* _REQUIRED TASKS_:
A) Reproduce everything in the markup grammar text from "This uses some" down to "just a shorthand.", keeping every character the same.
B) In the markup grammar text, what is a branch id?
C) Carry the markup grammar text forward with the next part that would follow its last sentence.

* _TEXT PASSAGE_:
• • •

Here is an updated grammar and examples. Added are
   Clark names  {URL}:name
   Link tags  <:  :> 
   scoped IDREFs    rootid:myid
   short tags

So it is two parts: 

This uses some extensions:
     == means "if" 
     -->  $something means a data type conversion
     -> means a substitution (handling references)
     .  means a look-up in the lexical context, just a shorthand.
 

GRAMMAR:

    document = (link | comment | pi )*  element (element | comment | pi )*

    Comment: a document can have multiple branches not a single root


    link = prefix  attribute EOM

    Comment: a link is a kind of element that is scoped by namespace prefix or branch id:
         it declares property values for every element/attribute with the same namespace
         or branch id.  A branch id is the id of the branch root.

    prefix = LINK-START.TOKEN 

           == TOKEN (could be empty for defalt)

    element =  start-tag ( CHARACTER+ | element | comment | pi)*  end-tag

    start-tag = name attribute* EOM   

    name = START-TAG.BI_TOKEN

        --> clark-name

    attribute =  attname ( typeable-token | ATTRIBUTE-TEXT)

    attname = BI_TOKEN

        --> clark-name

    typeable-token = boolean |  year |  |  symbol  | id | prefixed-name

    prefixed-name = BI_TOKEN | clark-name

      == contains ":"

       --> clark-name

    boolean = TOKEN 

        ==  ("true" | "false" )  

        --> $boolean
    year = TOKEN
        ==  ( DECIMAL+ "-" CHARACTER*  ) 

        -->  $yearDate

    number = TOKEN
        == (""-")? DECIMAL+ ("."   CHARACTER+)?    

       --> $integer or $decimal

    id = TOKEN 

        --> ID

        // iff lexer knows that this is a branch root and attribute name is "id", it can do this

    symbol = TOKEN

 

    end-tag = END-TAG.BI_TOKEN  EOM

        --> clark-name EOM

      Comment: the name in an end tag does not require a prefix or {} url


    comment = COMMENT-TAG.CHARACTER*  EOM

        --> clark-name EOM

    pi = piname  CHAR*  EOM

    piname = PI-TAG.BI-TOKEN  EOM

        --> clark-name  EOM

    clark-name =  ("{" .* "}": )? TOKEN


Each lexical pass can be thread-parallelized by section.  And the pass execution can be a parallelized by e.g. queuing the results of one thread into another as needed.  And the recognition can be parallelized using SIMD.

• • •

* _DATA EXTRACT_:
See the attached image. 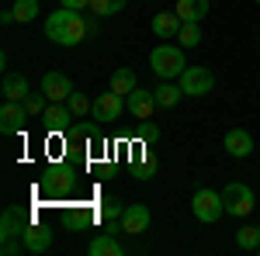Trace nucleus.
Segmentation results:
<instances>
[{
    "instance_id": "nucleus-1",
    "label": "nucleus",
    "mask_w": 260,
    "mask_h": 256,
    "mask_svg": "<svg viewBox=\"0 0 260 256\" xmlns=\"http://www.w3.org/2000/svg\"><path fill=\"white\" fill-rule=\"evenodd\" d=\"M90 28H87V21L80 18V11H70V7H62V11H52L49 21H45V39L56 42V45H77L83 42Z\"/></svg>"
},
{
    "instance_id": "nucleus-2",
    "label": "nucleus",
    "mask_w": 260,
    "mask_h": 256,
    "mask_svg": "<svg viewBox=\"0 0 260 256\" xmlns=\"http://www.w3.org/2000/svg\"><path fill=\"white\" fill-rule=\"evenodd\" d=\"M31 225V215L28 211H21V208H7L4 215H0V253L4 256H14L24 249V242H14V239L24 236V229Z\"/></svg>"
},
{
    "instance_id": "nucleus-3",
    "label": "nucleus",
    "mask_w": 260,
    "mask_h": 256,
    "mask_svg": "<svg viewBox=\"0 0 260 256\" xmlns=\"http://www.w3.org/2000/svg\"><path fill=\"white\" fill-rule=\"evenodd\" d=\"M149 66H153V73L160 80H180V73L187 69L184 49H180V45H156V49L149 52Z\"/></svg>"
},
{
    "instance_id": "nucleus-4",
    "label": "nucleus",
    "mask_w": 260,
    "mask_h": 256,
    "mask_svg": "<svg viewBox=\"0 0 260 256\" xmlns=\"http://www.w3.org/2000/svg\"><path fill=\"white\" fill-rule=\"evenodd\" d=\"M222 204H225V215L233 218H246L253 211V191H250V184H240V180H229L225 187H222Z\"/></svg>"
},
{
    "instance_id": "nucleus-5",
    "label": "nucleus",
    "mask_w": 260,
    "mask_h": 256,
    "mask_svg": "<svg viewBox=\"0 0 260 256\" xmlns=\"http://www.w3.org/2000/svg\"><path fill=\"white\" fill-rule=\"evenodd\" d=\"M191 211H194V218L198 222H219L222 215H225V204H222V191L215 194L212 187H198L194 191V197H191Z\"/></svg>"
},
{
    "instance_id": "nucleus-6",
    "label": "nucleus",
    "mask_w": 260,
    "mask_h": 256,
    "mask_svg": "<svg viewBox=\"0 0 260 256\" xmlns=\"http://www.w3.org/2000/svg\"><path fill=\"white\" fill-rule=\"evenodd\" d=\"M180 90H184V97H205L215 90V73L208 66H187L180 73Z\"/></svg>"
},
{
    "instance_id": "nucleus-7",
    "label": "nucleus",
    "mask_w": 260,
    "mask_h": 256,
    "mask_svg": "<svg viewBox=\"0 0 260 256\" xmlns=\"http://www.w3.org/2000/svg\"><path fill=\"white\" fill-rule=\"evenodd\" d=\"M24 121H28L24 104L21 100H4V107H0V132L4 135H18L24 128Z\"/></svg>"
},
{
    "instance_id": "nucleus-8",
    "label": "nucleus",
    "mask_w": 260,
    "mask_h": 256,
    "mask_svg": "<svg viewBox=\"0 0 260 256\" xmlns=\"http://www.w3.org/2000/svg\"><path fill=\"white\" fill-rule=\"evenodd\" d=\"M149 208L146 204H125V211H121V232H128V236H142L146 229H149Z\"/></svg>"
},
{
    "instance_id": "nucleus-9",
    "label": "nucleus",
    "mask_w": 260,
    "mask_h": 256,
    "mask_svg": "<svg viewBox=\"0 0 260 256\" xmlns=\"http://www.w3.org/2000/svg\"><path fill=\"white\" fill-rule=\"evenodd\" d=\"M121 107H125V97H121V94H115V90H108V94H101V97L94 100L90 115H94L98 121H104V125H111V121L121 115Z\"/></svg>"
},
{
    "instance_id": "nucleus-10",
    "label": "nucleus",
    "mask_w": 260,
    "mask_h": 256,
    "mask_svg": "<svg viewBox=\"0 0 260 256\" xmlns=\"http://www.w3.org/2000/svg\"><path fill=\"white\" fill-rule=\"evenodd\" d=\"M77 118L73 111H70V104H49L45 111H42V125H45V132H70V121Z\"/></svg>"
},
{
    "instance_id": "nucleus-11",
    "label": "nucleus",
    "mask_w": 260,
    "mask_h": 256,
    "mask_svg": "<svg viewBox=\"0 0 260 256\" xmlns=\"http://www.w3.org/2000/svg\"><path fill=\"white\" fill-rule=\"evenodd\" d=\"M125 107L136 115L139 121H149V115L156 111V94L153 90H142V87H136L128 97H125Z\"/></svg>"
},
{
    "instance_id": "nucleus-12",
    "label": "nucleus",
    "mask_w": 260,
    "mask_h": 256,
    "mask_svg": "<svg viewBox=\"0 0 260 256\" xmlns=\"http://www.w3.org/2000/svg\"><path fill=\"white\" fill-rule=\"evenodd\" d=\"M222 145H225V153H229V156L246 159L250 153H253V135H250L246 128H229L225 138H222Z\"/></svg>"
},
{
    "instance_id": "nucleus-13",
    "label": "nucleus",
    "mask_w": 260,
    "mask_h": 256,
    "mask_svg": "<svg viewBox=\"0 0 260 256\" xmlns=\"http://www.w3.org/2000/svg\"><path fill=\"white\" fill-rule=\"evenodd\" d=\"M21 242H24V253H45L49 246H52V232L45 229V225H28L24 229V236H21Z\"/></svg>"
},
{
    "instance_id": "nucleus-14",
    "label": "nucleus",
    "mask_w": 260,
    "mask_h": 256,
    "mask_svg": "<svg viewBox=\"0 0 260 256\" xmlns=\"http://www.w3.org/2000/svg\"><path fill=\"white\" fill-rule=\"evenodd\" d=\"M42 94L49 100H66L73 94V83H70V77H62V73H45L42 77Z\"/></svg>"
},
{
    "instance_id": "nucleus-15",
    "label": "nucleus",
    "mask_w": 260,
    "mask_h": 256,
    "mask_svg": "<svg viewBox=\"0 0 260 256\" xmlns=\"http://www.w3.org/2000/svg\"><path fill=\"white\" fill-rule=\"evenodd\" d=\"M180 14L177 11H163V14H156L153 18V31L160 35V39H177V31H180Z\"/></svg>"
},
{
    "instance_id": "nucleus-16",
    "label": "nucleus",
    "mask_w": 260,
    "mask_h": 256,
    "mask_svg": "<svg viewBox=\"0 0 260 256\" xmlns=\"http://www.w3.org/2000/svg\"><path fill=\"white\" fill-rule=\"evenodd\" d=\"M0 94H4V100H24L28 94H31V87H28V80H24V77L7 73V77H4V87H0Z\"/></svg>"
},
{
    "instance_id": "nucleus-17",
    "label": "nucleus",
    "mask_w": 260,
    "mask_h": 256,
    "mask_svg": "<svg viewBox=\"0 0 260 256\" xmlns=\"http://www.w3.org/2000/svg\"><path fill=\"white\" fill-rule=\"evenodd\" d=\"M87 253H90V256H121V253H125V246H121L111 232H104V236H98L90 246H87Z\"/></svg>"
},
{
    "instance_id": "nucleus-18",
    "label": "nucleus",
    "mask_w": 260,
    "mask_h": 256,
    "mask_svg": "<svg viewBox=\"0 0 260 256\" xmlns=\"http://www.w3.org/2000/svg\"><path fill=\"white\" fill-rule=\"evenodd\" d=\"M174 11L180 14V21H194V24H198V21L208 14V0H177Z\"/></svg>"
},
{
    "instance_id": "nucleus-19",
    "label": "nucleus",
    "mask_w": 260,
    "mask_h": 256,
    "mask_svg": "<svg viewBox=\"0 0 260 256\" xmlns=\"http://www.w3.org/2000/svg\"><path fill=\"white\" fill-rule=\"evenodd\" d=\"M156 94V104L160 107H177V100L184 97V90H180V83H174V80H163L160 87L153 90Z\"/></svg>"
},
{
    "instance_id": "nucleus-20",
    "label": "nucleus",
    "mask_w": 260,
    "mask_h": 256,
    "mask_svg": "<svg viewBox=\"0 0 260 256\" xmlns=\"http://www.w3.org/2000/svg\"><path fill=\"white\" fill-rule=\"evenodd\" d=\"M136 87H139V83H136V73H132V69H115V73H111V90H115V94L128 97Z\"/></svg>"
},
{
    "instance_id": "nucleus-21",
    "label": "nucleus",
    "mask_w": 260,
    "mask_h": 256,
    "mask_svg": "<svg viewBox=\"0 0 260 256\" xmlns=\"http://www.w3.org/2000/svg\"><path fill=\"white\" fill-rule=\"evenodd\" d=\"M177 45H180V49H194V45H201V28L194 24V21H184V24H180Z\"/></svg>"
},
{
    "instance_id": "nucleus-22",
    "label": "nucleus",
    "mask_w": 260,
    "mask_h": 256,
    "mask_svg": "<svg viewBox=\"0 0 260 256\" xmlns=\"http://www.w3.org/2000/svg\"><path fill=\"white\" fill-rule=\"evenodd\" d=\"M14 18L21 21V24H28V21H35L39 18V0H14Z\"/></svg>"
},
{
    "instance_id": "nucleus-23",
    "label": "nucleus",
    "mask_w": 260,
    "mask_h": 256,
    "mask_svg": "<svg viewBox=\"0 0 260 256\" xmlns=\"http://www.w3.org/2000/svg\"><path fill=\"white\" fill-rule=\"evenodd\" d=\"M125 4H128V0H90V11H94V14H101V18H108V14L125 11Z\"/></svg>"
},
{
    "instance_id": "nucleus-24",
    "label": "nucleus",
    "mask_w": 260,
    "mask_h": 256,
    "mask_svg": "<svg viewBox=\"0 0 260 256\" xmlns=\"http://www.w3.org/2000/svg\"><path fill=\"white\" fill-rule=\"evenodd\" d=\"M236 246H240V249H257L260 246V229H246V225H243L240 232H236Z\"/></svg>"
},
{
    "instance_id": "nucleus-25",
    "label": "nucleus",
    "mask_w": 260,
    "mask_h": 256,
    "mask_svg": "<svg viewBox=\"0 0 260 256\" xmlns=\"http://www.w3.org/2000/svg\"><path fill=\"white\" fill-rule=\"evenodd\" d=\"M66 104H70V111H73L77 118H80V115H87V111L94 107V100H87V97H83V94H80V90H73V94L66 97Z\"/></svg>"
},
{
    "instance_id": "nucleus-26",
    "label": "nucleus",
    "mask_w": 260,
    "mask_h": 256,
    "mask_svg": "<svg viewBox=\"0 0 260 256\" xmlns=\"http://www.w3.org/2000/svg\"><path fill=\"white\" fill-rule=\"evenodd\" d=\"M121 211H125V204H121L118 197H104V201H101V215L108 218V222H111V218H121Z\"/></svg>"
},
{
    "instance_id": "nucleus-27",
    "label": "nucleus",
    "mask_w": 260,
    "mask_h": 256,
    "mask_svg": "<svg viewBox=\"0 0 260 256\" xmlns=\"http://www.w3.org/2000/svg\"><path fill=\"white\" fill-rule=\"evenodd\" d=\"M45 94H28V97L21 100V104H24V111H28V115H42V111H45Z\"/></svg>"
},
{
    "instance_id": "nucleus-28",
    "label": "nucleus",
    "mask_w": 260,
    "mask_h": 256,
    "mask_svg": "<svg viewBox=\"0 0 260 256\" xmlns=\"http://www.w3.org/2000/svg\"><path fill=\"white\" fill-rule=\"evenodd\" d=\"M156 173V163L153 159H146V163H139V166H132V177H139V180H149Z\"/></svg>"
},
{
    "instance_id": "nucleus-29",
    "label": "nucleus",
    "mask_w": 260,
    "mask_h": 256,
    "mask_svg": "<svg viewBox=\"0 0 260 256\" xmlns=\"http://www.w3.org/2000/svg\"><path fill=\"white\" fill-rule=\"evenodd\" d=\"M62 7H70V11H83V7H90V0H59Z\"/></svg>"
},
{
    "instance_id": "nucleus-30",
    "label": "nucleus",
    "mask_w": 260,
    "mask_h": 256,
    "mask_svg": "<svg viewBox=\"0 0 260 256\" xmlns=\"http://www.w3.org/2000/svg\"><path fill=\"white\" fill-rule=\"evenodd\" d=\"M142 138H156V128L153 125H142Z\"/></svg>"
},
{
    "instance_id": "nucleus-31",
    "label": "nucleus",
    "mask_w": 260,
    "mask_h": 256,
    "mask_svg": "<svg viewBox=\"0 0 260 256\" xmlns=\"http://www.w3.org/2000/svg\"><path fill=\"white\" fill-rule=\"evenodd\" d=\"M257 229H260V225H257Z\"/></svg>"
},
{
    "instance_id": "nucleus-32",
    "label": "nucleus",
    "mask_w": 260,
    "mask_h": 256,
    "mask_svg": "<svg viewBox=\"0 0 260 256\" xmlns=\"http://www.w3.org/2000/svg\"><path fill=\"white\" fill-rule=\"evenodd\" d=\"M257 4H260V0H257Z\"/></svg>"
}]
</instances>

• • •

* _RESULTS BY TASK_:
A)
This uses some extensions:
     == means "if" 
     -->  $something means a data type conversion
     -> means a substitution (handling references)
     .  means a look-up in the lexical context, just a shorthand.

B) A branch id is the id of the branch root.

C)
LEXICAL PASS 1: TAG DEMARCATION

    TEXT = ws*  ("<"  MARKUP EOM==">"  DATA?  )+ 

    Note: A terminating "data" section should be marked as ws.

    Note: EOM is the only delimiter signal the lexer needs to provide up, but it is only actually needed for start-tags, and would not be part of an infoset.


LEXICAL PASS 2:  ATTRIBUTE DEMARCATION

    MARKUP =  ((?=[^!/?:])  START-TAG  |  COMPLEX-TAG

    START-TAG =  (TAG-TEXT   \"  ATTRIBUTE-TAG  \"? ) +

   Note:  apos not supported as attribute delimiter here. 


LEXICAL PASS 3: REFERENCE SUBSTITUTION

   ( DATA | ATTRIBUTE-TEXT  | SIMPLE-TAG | COMPLEX-TAG LINK-TAG)

              ->  (CHARACTER 

               | NUMERIC-CHARACTER-REFERENCE -> CHARACTER 

               | ENTITY-REFERENCE  -> CHARACTER+)*  

     Note: numeric character reference is hex numeric character reference to unicode number a la XML. No decimal reference. I didnt bother to put the  production in, but it looks for &.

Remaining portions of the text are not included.